**Selected excerpt:**
= = =

The Lucene.Net.Analysis.Payloads.TypeAsPayloadTokenFilter can be used to copy the POS tag values to Lucene.Net.Analysis.TokenAttributes.IPayloadAttribute, which will index the value. Alternatively, the Lucene.Net.Analysis.Miscellaneous.TypeAsSynonymFilter creates a cloned token at the same position as each tagged token, and copies the Lucene.Net.Analysis.TokenAttributes.ITypeAttribute value to the Lucene.Net.Analysis.TokenAttributes.ICharTermAttribute, optionally with a customized prefix (so that tags effectively occupy a different namespace from token text).

OpenNLPChunkerFilterFactory

Factory for OpenNLPChunkerFilter.

<fieldType name="text_opennlp_chunked" class="solr.TextField" positionIncrementGap="100">
  <analyzer>
    <tokenizer class="solr.OpenNLPTokenizerFactory" sentenceModel="filename" tokenizerModel="filename"/>
    <filter class="solr.OpenNLPPOSFilterFactory" posTaggerModel="filename"/>
    <filter class="solr.OpenNLPChunkerFilterFactory" chunkerModel="filename"/>
  </analyzer>
</fieldType>

OpenNLPLemmatizerFilter

Runs OpenNLP dictionary-based and/or MaxEnt lemmatizers.

= = =

**Data extract:**
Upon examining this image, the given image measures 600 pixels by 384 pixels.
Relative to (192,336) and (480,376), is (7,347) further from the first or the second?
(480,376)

= = =

In the Lucene.Net analysis excerpt above, what kinds of lemmatizers does OpenNLPLemmatizerFilter run?

**Solution to this problem:** OpenNLP dictionary-based and/or MaxEnt lemmatizers.